Lobby's progress round London supplied the Gazette with a constant flow of small anecdotes to amuse its readers. Here's a few examples.

* Embankment, September 14: A caller at the paper's Shoe Lane office complains that he's been stopped 40 times while strolling along the Embankment by people who thought he was Lobby Lud. The fact that he was six inches taller than the real Lobby did nothing to discourage them.

* Greenwich, September 16: Lobby stops at a Post Office to send a nonsensical telegram addressed to the Westminster Gazette. Everyone around him is discussing the contest, but no-one thinks to challenge him.

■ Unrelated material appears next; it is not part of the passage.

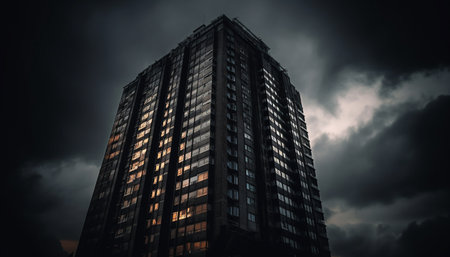 A tall skyscraper with lit windows against a dark, cloudy sky, creating a sense of mystery and urban...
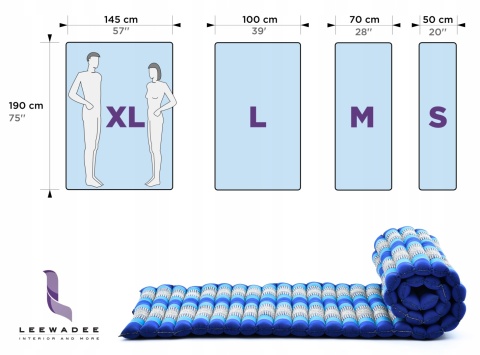 Mata tajska Leewadee 190x70 cm kapok futon do spania masażu medytacji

* Woolwich, September 16: A man on the bus boasts “If I see him, he'll never get away,” just as he draws his legs in to let a fellow passenger squeeze by. That fellow passenger is Lobby Lud, who delights in reporting the incident next day.

* Richmond Park, September 17: Lobby watches as a scoutmaster in full uniform jokingly challenges every motorist who passes through the park gates - women included.

* Streatham, September 22: A woman refuses to believe the innocent man she's challenged is not Lobby Lud. “I'm getting rather fed up with being challenged,” he protests. “I simply dare not get out my pipe and light it.”

* Hyde Park, September 26: Robert Confino, a French journalist working in London, is challenged 33 times while walking in the park, once by a man who grabbed him by the shoulders and shook him. This, he insists, is “scrupulously true”.

* Walthamstow, September 28: Lobby gets caught up in a crowd of people chasing someone else, and has to rely on a policeman to restore order. When he emerges, he finds the crush has shattered his pipe's vulcanite mouthpiece, and has to buy a new one.

* Stratford, September 27: Lobby ducks into a dentist's office to shake off someone who's been following him. He has to undergo an examination while he's there, but escapes with no fillings.